··· Supplied text ···
Chaining in action: techniques, terminology, and real-world impact on business
By Eleanor Barlow
February 16, 2026
Table of contents
- What you will learn in this blog
- What is chaining?
- What is an example of chaining that could be found in your environment?
- Important chaining-related terminology
- The role of PTaaS in identifying chaining
- How do researchers use chaining to identify high-severity impacts?
- Intigriti’s triage standards
- Next steps
Table of contents
- What you will learn in this blog
- What is chaining?
- What is an example of chaining that could be found in your environment?
- Important chaining-related terminology
- The role of PTaaS in identifying chaining
- How do researchers use chaining to identify high-severity impacts?
- Intigriti’s triage standards
- Next steps
What you will learn in this blog
What chaining is and how combining lower-severity issues can create a high-impact security risk.
Key chaining techniques and terminology, such as pivoting, lateral movement, and privilege escalation.
··· Information provided ···
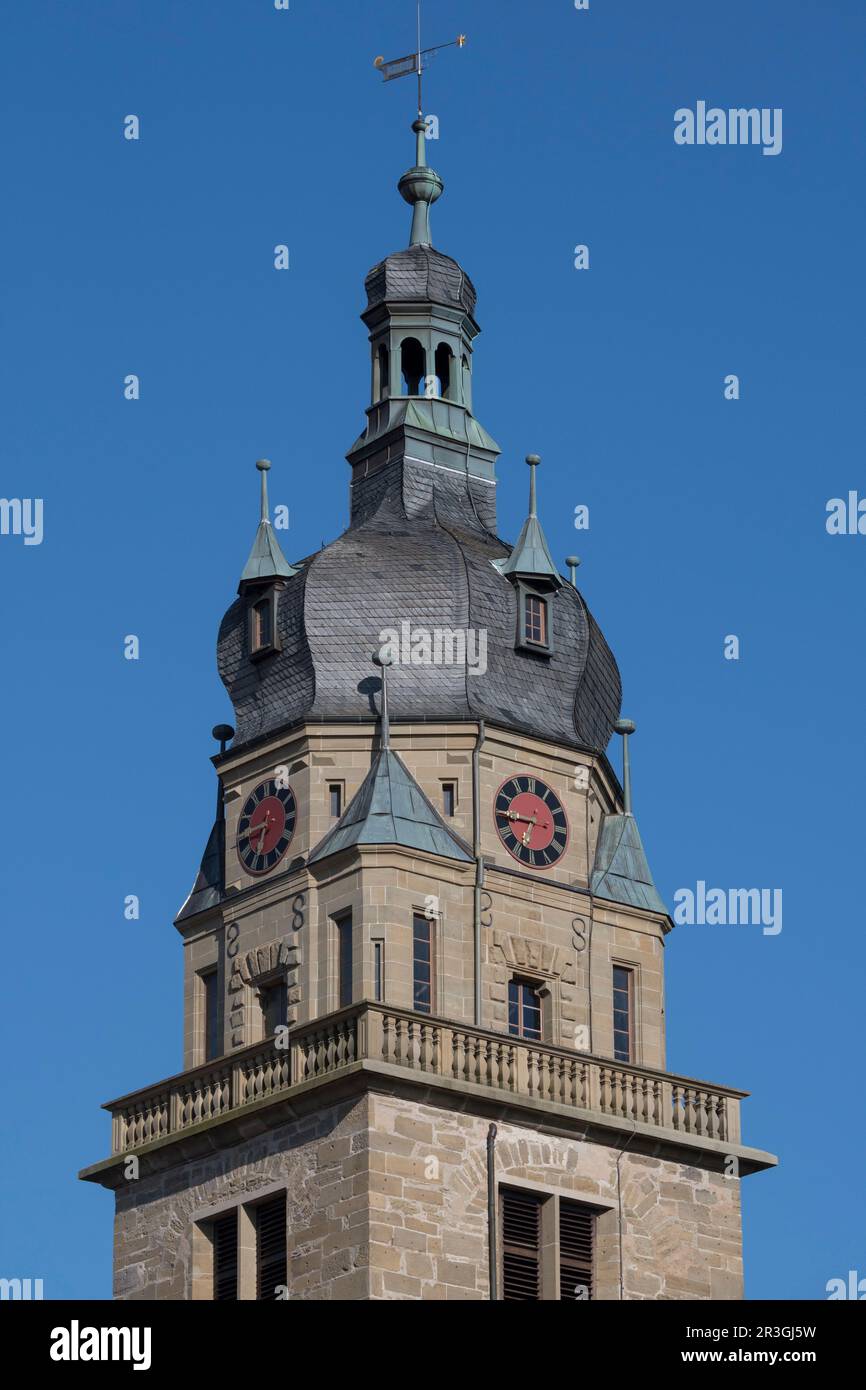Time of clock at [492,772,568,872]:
···
Stated exercise. Pick up the article on vulnerability chaining after its last line and keep writing it.

Task result.
How chaining is identified and prioritized in practice, including the role of PTaaS and how researchers can use chaining to uncover critical attack paths and guide next steps for business prioritization.
What is chaining?
The term chaining, which is also used interchangeably with the term exploit chaining, expresses the process of identifying and combining two or more lower-impact vulnerabilities to form an attack with high impact, such as those leading to direct access to a server.
When alone, a single minor vulnerability does not pose an instant threat, but when chained together with other vulnerabilities, it can create a critical impact that can have devastating impacts, for example, in the form of data exfiltration and even full account compromise.
“Companies can often overlook the impact of exploit chaining, especially if they only factor in one finding at a time”- Takashi Doyama, Penetration Testing Delivery Manager, Intigriti
And chaining can often lie undetected, as a single security tool may not recognize or be able to link together the full threat at play.
“Scanners tend to miss chained issues because the final step is often hidden by some prerequisite path or delivery mechanism.” – Alex Olsen, Hacker Community Lead, Intigriti
What is an example of chaining that could be found in your environment?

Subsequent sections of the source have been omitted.